THE Armed Forces of the Philippines (AFP) said on Friday nearly seven dozen military and police personnel have died amid fighting in Marawi City, adding seven more to the death toll.
Brig. Gen. Restituto Padilla Jr., AFP spokesman, said seven more soldiers were killed in the armed conflict in Marawi City, bringing the government death toll to 82 as of 6 p.m. on Thursday.
Padilla declined to go into details, saying only that the battle was still ongoing with Islamic State (IS)-linked Maute group terrorists, and that the incident was part of the military’s “operational matters.”
Earlier, the military spokesman said government troops were having difficulties in Marawi’s urban terrain.
Aside from the government casualties, at least 303 terrorists have been killed and 382 firearms seized by the military and police.
Fighting also claimed the lives of a total of 44 civilians, include the 17 people said to have been executed by the Maute group and whose remains were reported to have been recovered on Wednesday.
The Maute men, along with Abu Sayyaf leader Isnilon Hapilon, led the attack on Marawi City last May 23 in what the government claims was an attempt to turn the Muslim-majority city into an IS province.
The attack forced President Rodrigo Duterte to place Mindanao under martial law.
Last weekend, a unilateral truce was declared by the military in observance of Eid’l Fitr, which marks the end of the holy month of Ramadan, with an eight-man group led by religious leaders going to “ground zero” to negotiate with the Maute to release the hostages, which include Fr. Teresito “Chito” Suganob.
Based on reports, the terrorists told the negotiators they would free Suganob in exchange for the freedom of the parents of the Maute brothers, Farhana and Cayamora, who were arrested in separate operations by police and military men.
Military officials rejected the offer.
“We wish to reiterate that Government’s policy not to negotiate with terrorists remains. Hence, any demands made inside Marawi hold no basis,” Padilla said in a statement.
“Let us continue to remind the public that the gravity of the offense of all these terrorists and their supporters is immense and they must all be held accountable for all their actions,” Padilla continued.
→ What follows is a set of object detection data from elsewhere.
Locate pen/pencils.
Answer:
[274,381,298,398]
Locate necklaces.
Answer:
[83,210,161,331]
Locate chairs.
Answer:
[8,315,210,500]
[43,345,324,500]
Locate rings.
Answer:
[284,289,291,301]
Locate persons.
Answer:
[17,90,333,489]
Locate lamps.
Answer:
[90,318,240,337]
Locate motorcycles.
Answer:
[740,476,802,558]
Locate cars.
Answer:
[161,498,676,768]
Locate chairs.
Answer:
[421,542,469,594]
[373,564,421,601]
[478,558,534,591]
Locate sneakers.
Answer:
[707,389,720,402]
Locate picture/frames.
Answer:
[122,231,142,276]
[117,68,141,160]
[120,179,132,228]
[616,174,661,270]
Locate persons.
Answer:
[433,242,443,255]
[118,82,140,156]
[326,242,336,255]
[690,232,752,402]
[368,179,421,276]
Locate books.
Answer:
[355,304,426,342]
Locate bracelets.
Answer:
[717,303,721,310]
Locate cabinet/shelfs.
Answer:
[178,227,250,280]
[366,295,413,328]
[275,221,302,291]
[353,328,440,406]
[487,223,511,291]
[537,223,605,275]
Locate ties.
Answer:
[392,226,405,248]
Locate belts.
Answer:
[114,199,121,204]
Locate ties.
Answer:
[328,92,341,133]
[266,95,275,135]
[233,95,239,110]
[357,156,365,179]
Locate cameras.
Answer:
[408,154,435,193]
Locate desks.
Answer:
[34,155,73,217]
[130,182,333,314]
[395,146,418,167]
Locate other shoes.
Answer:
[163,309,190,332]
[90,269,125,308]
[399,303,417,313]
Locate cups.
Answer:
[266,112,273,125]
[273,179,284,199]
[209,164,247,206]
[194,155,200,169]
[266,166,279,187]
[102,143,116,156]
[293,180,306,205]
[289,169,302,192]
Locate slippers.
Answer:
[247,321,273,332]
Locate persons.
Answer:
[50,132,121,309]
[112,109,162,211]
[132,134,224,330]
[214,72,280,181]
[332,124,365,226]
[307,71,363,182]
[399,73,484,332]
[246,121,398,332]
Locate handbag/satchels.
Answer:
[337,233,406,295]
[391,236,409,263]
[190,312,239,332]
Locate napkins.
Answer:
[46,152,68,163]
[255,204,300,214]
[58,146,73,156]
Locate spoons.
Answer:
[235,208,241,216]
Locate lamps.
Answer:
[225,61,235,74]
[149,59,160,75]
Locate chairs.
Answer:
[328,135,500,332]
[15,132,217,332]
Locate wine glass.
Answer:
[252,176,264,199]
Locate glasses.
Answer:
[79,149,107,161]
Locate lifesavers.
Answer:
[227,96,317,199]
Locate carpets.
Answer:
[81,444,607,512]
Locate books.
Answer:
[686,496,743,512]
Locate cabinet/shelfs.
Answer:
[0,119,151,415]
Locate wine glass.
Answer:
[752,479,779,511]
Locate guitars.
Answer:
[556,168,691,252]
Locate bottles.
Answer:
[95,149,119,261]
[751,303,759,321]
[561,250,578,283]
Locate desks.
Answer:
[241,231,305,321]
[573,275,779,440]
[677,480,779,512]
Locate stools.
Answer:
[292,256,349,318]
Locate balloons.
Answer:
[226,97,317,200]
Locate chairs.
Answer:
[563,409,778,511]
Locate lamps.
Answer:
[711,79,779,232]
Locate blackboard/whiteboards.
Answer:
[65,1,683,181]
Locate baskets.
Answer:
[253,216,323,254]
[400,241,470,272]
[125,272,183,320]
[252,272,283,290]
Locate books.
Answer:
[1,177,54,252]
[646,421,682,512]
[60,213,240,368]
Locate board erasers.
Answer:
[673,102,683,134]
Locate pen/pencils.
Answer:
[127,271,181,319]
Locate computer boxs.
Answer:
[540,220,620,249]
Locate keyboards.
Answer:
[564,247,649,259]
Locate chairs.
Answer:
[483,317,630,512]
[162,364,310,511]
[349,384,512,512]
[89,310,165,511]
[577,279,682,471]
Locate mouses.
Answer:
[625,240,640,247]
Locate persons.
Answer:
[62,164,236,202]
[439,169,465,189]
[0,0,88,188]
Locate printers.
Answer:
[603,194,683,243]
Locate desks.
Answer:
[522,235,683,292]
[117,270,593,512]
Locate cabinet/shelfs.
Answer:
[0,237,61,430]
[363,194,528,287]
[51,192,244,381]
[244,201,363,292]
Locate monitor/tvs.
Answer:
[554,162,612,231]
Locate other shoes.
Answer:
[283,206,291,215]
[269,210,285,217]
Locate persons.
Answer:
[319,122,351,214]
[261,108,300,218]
The Cagayan de Oro City Police Office on Friday held one suspected terrorist identified as Jerusalem Runeje, 29.
Authorities said Runeje admitted to being a member of the Abu Sayyaf group and confirmed that his photograph was among those included in posters of wanted terrorists.
“However, further validation and verification [with]other [intelligence agencies]are still ongoing,” a police report said.
Padilla said it would pursue its offensive against the Maute members, amid consultations between national agencies in preparation for the rehabilitation, reconstruction and rebuilding of Marawi City once fighting ends.